SECTION 2(3) OF THE ACT

 

[17]           The relevant part of section 2(3) of the Act reads as follows:

 

"If a court is satisfied that a document ..... drafted or executed by a person who had died since the drafting or execution thereof, was intended to be his will ..... the court shall order the Master to accept that document ..... for the purposes of the Administration of Estates Act, 1965 (Act No 66 of 1965) as a will although it does not comply with all the formalities for the execution   of wills referred to in sub­section (1)."

 

[18]          In order to be successful with their application under this section, the applicant must, on a balance of probabilities, establish:

 

a.         that the document, annexure JN4, was drafted or executed by the deceased;

 

b.         that the deceased had died since the drafting of the document; and

 

c.         that the document was intended by the deceased to be his will.

 

[See e.g. Ex Pate Maurice 1995 (2) SA 713(C) 715 G-H.]

 

If this court is satisfied on a balance of probabilities that the above three requirements have been established, it has no discretion, but is obligated to order the Master to accept the document as a will.

──────────

Pick up the legal text on section 2(3) of the Act right after its last sentence and carry it further. The material that comes next has no connection to the legal text above.

» **SUPPLIED INFORMATION**

──────────

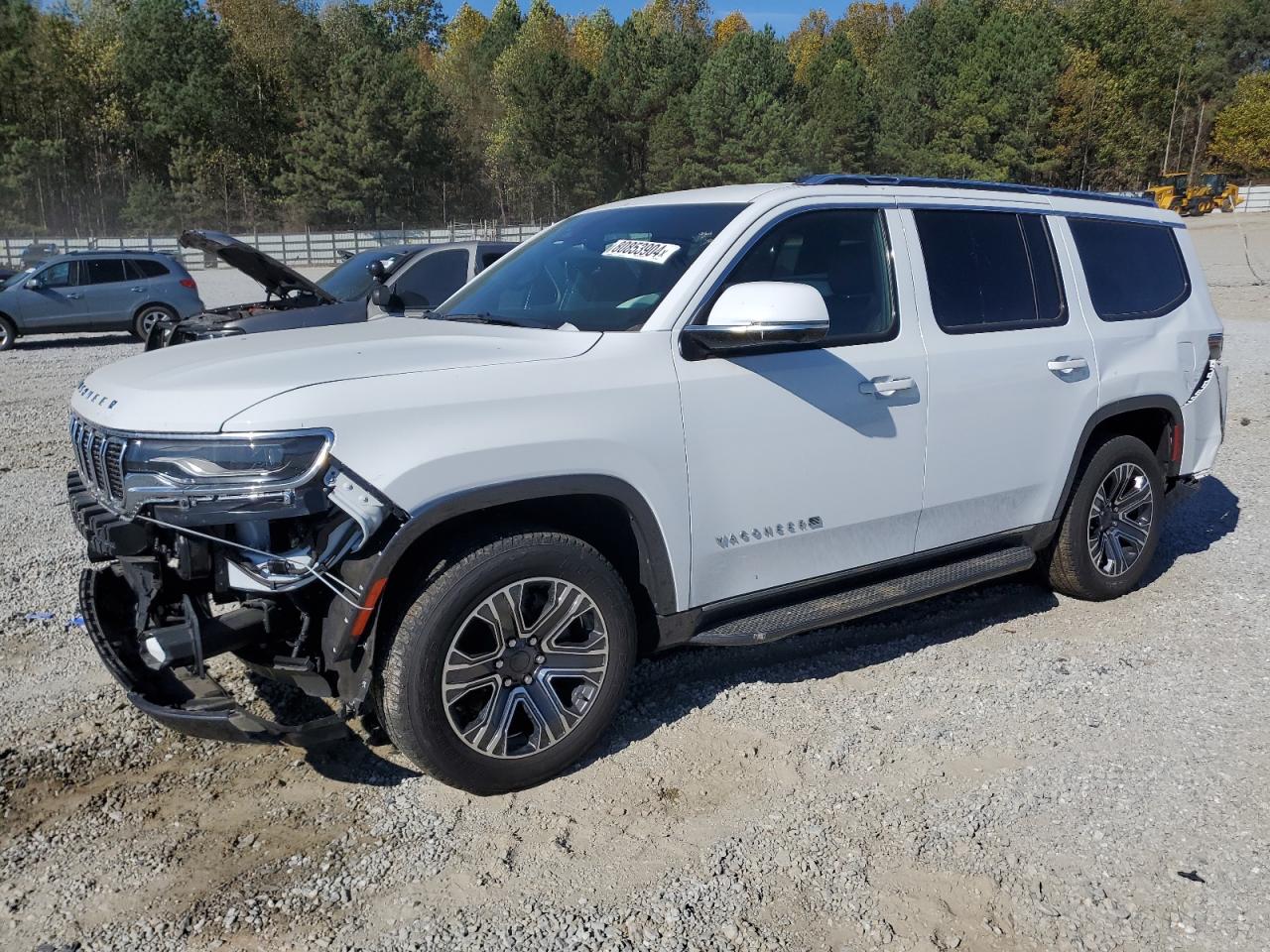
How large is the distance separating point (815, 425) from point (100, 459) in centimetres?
239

──────────

» **RESULT OF THIS EXERCISE**
 

[See e.g. Anderson and Wagner N N O and Another v The Master and Others 1996 (3) SA 779 (C) 785E-F.]

 

[19]      Compliance with the second of the aforementioned three requirements is not in dispute in the present matter. I therefore turn to a consideration of the remaining two requirements.

 

WAS THE DOCUMENT,ANNEXURE JN4, DRAFTED BY THE DECEASED

 

[20]  It is apparent that annexure JN4 was not in any way executed by the deceased. He did not sign it nor does any mark of his appear on the will. The question is whether the deceased drafted the will within the meaning of the term "drafted” as used in section 2(3).

 

[21]          The term "drafted" is not defined in the Act. It has received considerable judicial scrutiny, leading to different conclusions as reflected in the case law to date. On the one hand there is an approach advocating a strict interpretation to the effect that the document must be drafted personally by the deceased.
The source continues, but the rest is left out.